▶ [WHAT THIS TASK INVOLVES]: Please copy each of the entries below word for word, leaving out the pictures.

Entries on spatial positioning

-=-=-=-=-

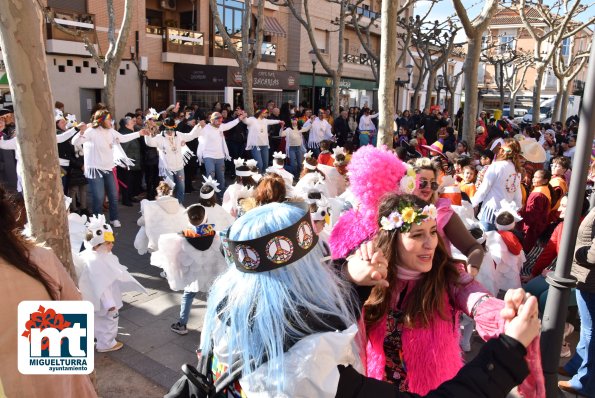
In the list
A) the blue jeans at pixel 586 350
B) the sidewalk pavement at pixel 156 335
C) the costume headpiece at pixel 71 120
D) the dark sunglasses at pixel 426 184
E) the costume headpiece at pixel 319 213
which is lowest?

-=-=-=-=-

▶ [COMPLETE RESPONSE]:
In the list
A) the blue jeans at pixel 586 350
B) the sidewalk pavement at pixel 156 335
C) the costume headpiece at pixel 71 120
D) the dark sunglasses at pixel 426 184
E) the costume headpiece at pixel 319 213
which is lowest?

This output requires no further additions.